On Sat, Apr 25, 2020 at 09:39:14AM -0700, Christopher Barker wrote: [...]
File handling code ought to be resilient in the face of such meaningless differences,
sure. But what difference is "meaningless" depends on the use case. For instance, comments or blank lines in the middle of a file may be a meaningless difference. And you'd want to handle that before zipping anyway.
Probably. But once you get past that simple zip(*files) pattern, the whole processing loop becomes more complex and it isn't so obvious that you'll end up using zip *at all* let alone the proposed strict version. [...]
So my argument is that anything you want zip_strict for is better handled with zip_longest -- including the case of just raising.
That is quite the leap! You make a decent case about handling empty lines in files, but extending that to "anything" is unwarranted.
Okay, fair point -- I should have said "just as well or better" rather than just better. And it's not an unwarranted leap, because you can easily implement zip_strict from zip_longest. zip_longest provides all the functionality of zip_strict, plus more: * zip_strict can *only* raise if there is a mismatch; * zip_longest can raise, or truncate, or pad the data with a default; you can transform the short data in any way you want. * A few days ago, I needed a version of zip that simply ignored missing values: zip_shrinking(['ab', '1234', 'xyz']) --> a1x b2y 3z 4 and I knocked up one using zip_longest in about thirty seconds. If we could only have one version of zip, it would be a no-brainer to choose zip_longest.
I honestly do not understand the resistance here. Yes, any change to the standard library should be carefully considered, and any change IS a disruption, and this proposed change may not be worth it. But arguing that it wouldn't ever be useful, I jsut don't get.
I am sorry if I have given you the impression that I believe that there is *never* any reason to validate equal lengths. That is not my position, and I apologise if I said anything that gave you that idea. Of course I don't believe that there is no code anywhere in the world that could make use of a zip_strict, that would be silly, but I do have serious doubts that the use-cases are all three of sufficiently important, common, and performance sensitive to justify making it a builtin. We have five options here: - Status quo wins a draw: do nothing. - Add a new builtin. - Add a flag to zip(). - Add a zip_strict to itertools. - Add a recipe to itertools showing how to do it.
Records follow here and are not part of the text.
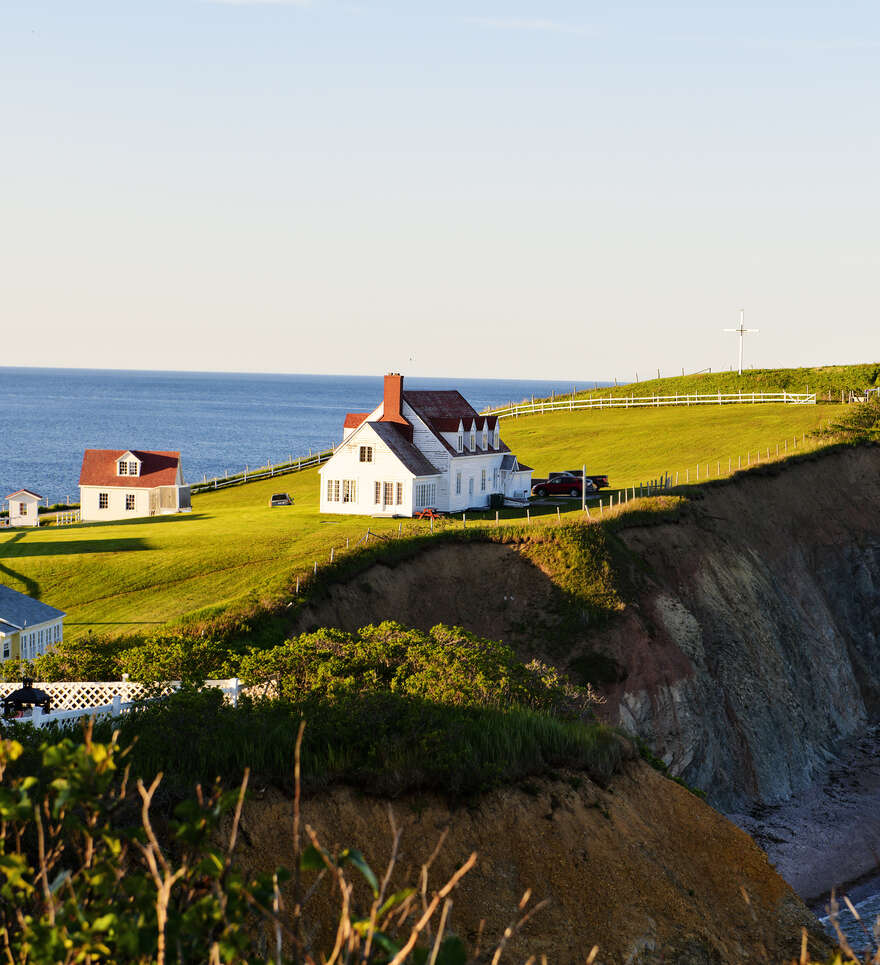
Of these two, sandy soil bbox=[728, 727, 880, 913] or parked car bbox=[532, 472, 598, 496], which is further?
parked car bbox=[532, 472, 598, 496]

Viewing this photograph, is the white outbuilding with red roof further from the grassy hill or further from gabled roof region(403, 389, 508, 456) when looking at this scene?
the grassy hill

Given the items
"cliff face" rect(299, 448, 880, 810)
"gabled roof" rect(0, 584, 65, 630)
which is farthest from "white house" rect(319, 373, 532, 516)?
"gabled roof" rect(0, 584, 65, 630)

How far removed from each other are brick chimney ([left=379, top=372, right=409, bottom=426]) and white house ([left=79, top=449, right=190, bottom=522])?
55.8 feet

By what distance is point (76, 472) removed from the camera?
170875 mm

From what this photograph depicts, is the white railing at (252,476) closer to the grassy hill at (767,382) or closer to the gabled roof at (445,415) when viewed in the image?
the gabled roof at (445,415)

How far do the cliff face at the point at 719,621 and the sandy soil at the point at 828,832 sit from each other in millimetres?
1199

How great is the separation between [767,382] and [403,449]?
7453cm

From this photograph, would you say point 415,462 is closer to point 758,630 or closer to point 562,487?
point 562,487

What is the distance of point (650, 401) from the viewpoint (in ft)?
409

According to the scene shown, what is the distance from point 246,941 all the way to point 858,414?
94.9 meters

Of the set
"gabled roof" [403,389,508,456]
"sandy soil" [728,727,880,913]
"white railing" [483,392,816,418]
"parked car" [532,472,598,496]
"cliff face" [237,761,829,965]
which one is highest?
"white railing" [483,392,816,418]

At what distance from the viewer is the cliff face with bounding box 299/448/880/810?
49312 millimetres

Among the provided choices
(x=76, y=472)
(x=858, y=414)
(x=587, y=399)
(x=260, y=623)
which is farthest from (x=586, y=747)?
(x=76, y=472)

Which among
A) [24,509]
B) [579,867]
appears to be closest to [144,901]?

If Raymond agrees, I wouldn't oppose a version in itertools, even though I have my doubts about its usefulness and I think that it will more often be an attractive nuisance than an actual help. But the barrier to entry for the stdlib is lower than for builtins. I also dislike the proposed builtin API: bool flag arguments are, in my opinion, a code-smell. Now I could be convinced to change my mind by a sufficiently compelling set of use-cases, but so far they've been disappointingly weak to my mind. I also think that we don't yet have a good design for what it should do. Is the intent to make an assertion about program logic, as Brandt says? In this case, it should raise AssertionError and it should be disabled when other assertions are disabled. Or is the intent to have an exception we intend to catch and (somehow?) recover from? In this case, the most likely exception is ValueError. I know some people don't care what exception code raises. I've seen lots of people raise AssertionError for bad user data, or missing files. I've seen people raise TypeError for things that have nothing to do with types. But for me, chosing the right exception type and behaviour is important. It's about communicating intent. [...]
* Many uses (most?) do expect the iterators to be of equal length. - The main exception to this may be when one of them is infinite, but how common is that, really?
Common and useful! Really. But plain old zip isn't going to go away, so let's leave this. [...]
So: if this were added, it would get some use. How much? hard to know. Is it critically important? absolute not. But it's fully backward compatible and not a language change, the barrier to entry is not all that high.
Of course it's a language change. If we add this to zip, other Python interpreters will have to follow once they catch up to version 3.9 or 3.10.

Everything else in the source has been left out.